> [What you should do]:
Every entry is to be copied exactly as written, and the pictures are to be skipped.

> [Entries supplied]:
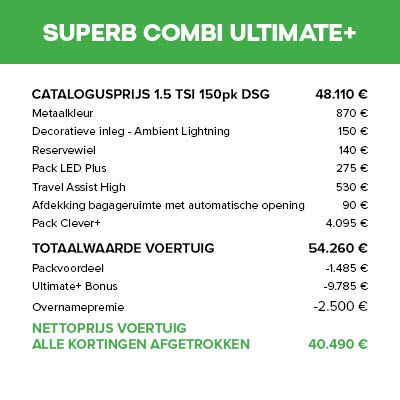 SUPERB COMBI ULTIMATE+

| | |
|---|---|
| CATALOGUSPRIJS 1.5 TSI 150pk DSG | 48.110 € |
| Metaalkleur | 870 € |
| Decoratieve inleg - Ambient Lightning | 150 € |
| Reservewiel | 140 € |
| Pack LED Plus | 275 € |
| Travel Assist High | 530 € |
| Afdekking bagageruimte met automatische opening | 90 € |
| Pack Clever+ | 4.095 € |
| TOTAALWAARDE VOERTUIG | 54.260 € |
| Packvoordeel | -1.485 € |
| Ultimate+ Bonus | -9.785 € |
| Overnamepremie | -2.500 € |
| NETTOPRIJS VOERTUIG ALLE KORTINGEN AFGETROKKEN | 40.490 € |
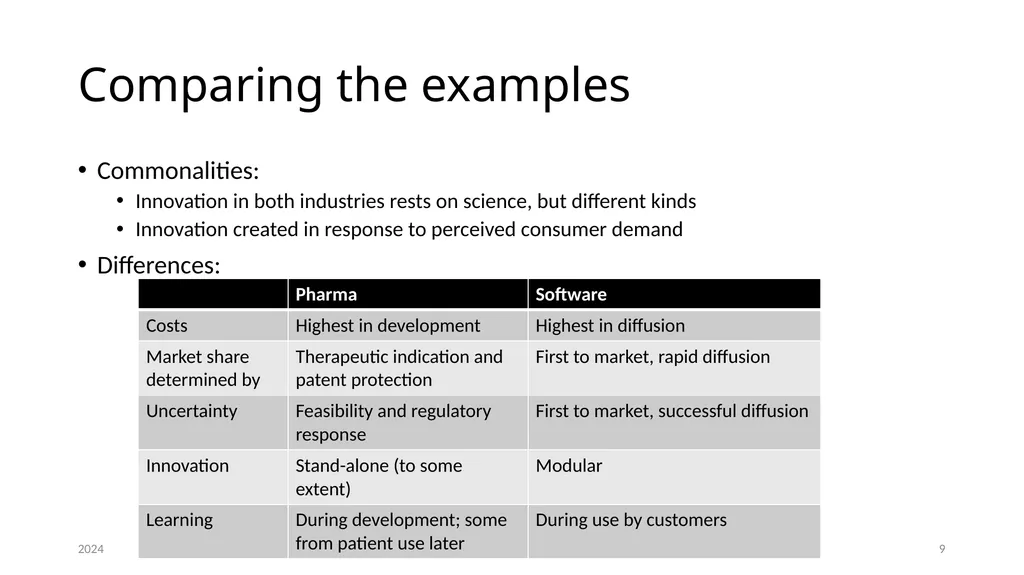 Comparing the examples

• Commonalities:
  • Innovation in both industries rests on science, but different kinds
  • Innovation created in response to perceived consumer demand
• Differences:

| | Pharma | Software |
|---|---|---|
| Costs | Highest in development | Highest in diffusion |
| Market share determined by | Therapeutic indication and patent protection | First to market, rapid diffusion |
| Uncertainty | Feasibility and regulatory response | First to market, successful diffusion |
| Innovation | Stand-alone (to some extent) | Modular |
| Learning | During development; some from patient use later | During use by customers |

2024

9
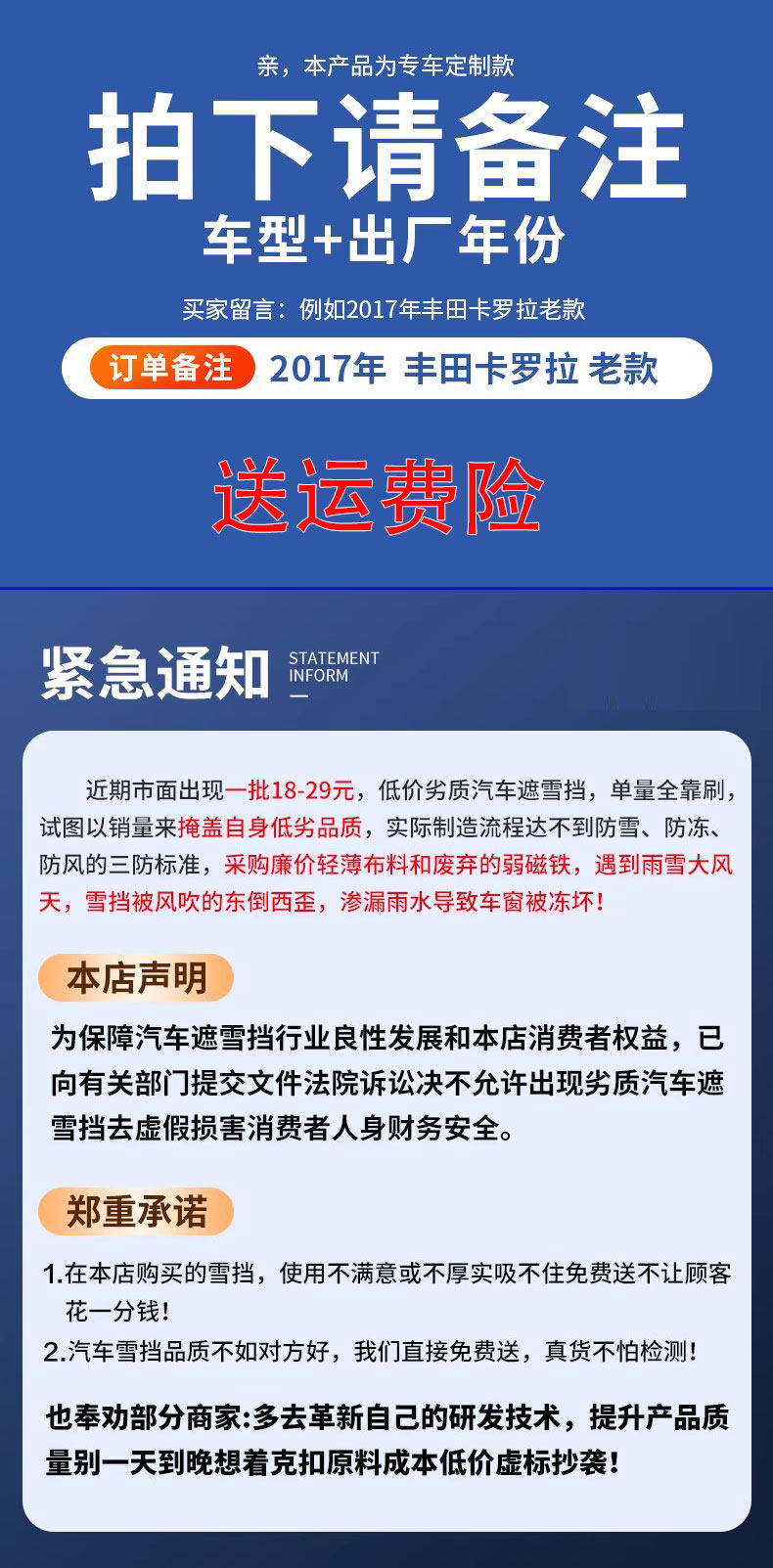 亲，本产品为专车定制款

拍下请备注

车型+出厂年份

买家留言：例如2017年丰田卡罗拉老款

订单备注 2017年 丰田卡罗拉 老款

送运费险

紧急通知 STATEMENT INFORM

近期市面出现一批18-29元，低价劣质汽车遮雪挡，单量全靠刷，试图以销量来掩盖自身低劣品质，实际制造流程达不到防雪、防冻、防风的三防标准，采购廉价轻薄布料和废弃的弱磁铁，遇到雨雪大风天，雪挡被风吹的东倒西歪，渗漏雨水导致车窗被冻坏！

本店声明

为保障汽车遮雪挡行业良性发展和本店消费者权益，已向有关部门提交文件法院诉讼决不允许出现劣质汽车遮雪挡去虚假损害消费者人身财务安全。

郑重承诺

1.在本店购买的雪挡，使用不满意或不厚实吸不住免费送不让顾客花一分钱！

2.汽车雪挡品质不如对方好，我们直接免费送，真货不怕检测！

也奉劝部分商家:多去革新自己的研发技术，提升产品质量别一天到晚想着克扣原料成本低价虚标抄袭！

> [Expected output]:
 SUPERB COMBI ULTIMATE+

| | |
|---|---|
| CATALOGUSPRIJS 1.5 TSI 150pk DSG | 48.110 € |
| Metaalkleur | 870 € |
| Decoratieve inleg - Ambient Lightning | 150 € |
| Reservewiel | 140 € |
| Pack LED Plus | 275 € |
| Travel Assist High | 530 € |
| Afdekking bagageruimte met automatische opening | 90 € |
| Pack Clever+ | 4.095 € |
| TOTAALWAARDE VOERTUIG | 54.260 € |
| Packvoordeel | -1.485 € |
| Ultimate+ Bonus | -9.785 € |
| Overnamepremie | -2.500 € |
| NETTOPRIJS VOERTUIG ALLE KORTINGEN AFGETROKKEN | 40.490 € |
 Comparing the examples

• Commonalities:
  • Innovation in both industries rests on science, but different kinds
  • Innovation created in response to perceived consumer demand
• Differences:

| | Pharma | Software |
|---|---|---|
| Costs | Highest in development | Highest in diffusion |
| Market share determined by | Therapeutic indication and patent protection | First to market, rapid diffusion |
| Uncertainty | Feasibility and regulatory response | First to market, successful diffusion |
| Innovation | Stand-alone (to some extent) | Modular |
| Learning | During development; some from patient use later | During use by customers |

2024

9
 亲，本产品为专车定制款

拍下请备注

车型+出厂年份

买家留言：例如2017年丰田卡罗拉老款

订单备注 2017年 丰田卡罗拉 老款

送运费险

紧急通知 STATEMENT INFORM

近期市面出现一批18-29元，低价劣质汽车遮雪挡，单量全靠刷，试图以销量来掩盖自身低劣品质，实际制造流程达不到防雪、防冻、防风的三防标准，采购廉价轻薄布料和废弃的弱磁铁，遇到雨雪大风天，雪挡被风吹的东倒西歪，渗漏雨水导致车窗被冻坏！

本店声明

为保障汽车遮雪挡行业良性发展和本店消费者权益，已向有关部门提交文件法院诉讼决不允许出现劣质汽车遮雪挡去虚假损害消费者人身财务安全。

郑重承诺

1.在本店购买的雪挡，使用不满意或不厚实吸不住免费送不让顾客花一分钱！

2.汽车雪挡品质不如对方好，我们直接免费送，真货不怕检测！

也奉劝部分商家:多去革新自己的研发技术，提升产品质量别一天到晚想着克扣原料成本低价虚标抄袭！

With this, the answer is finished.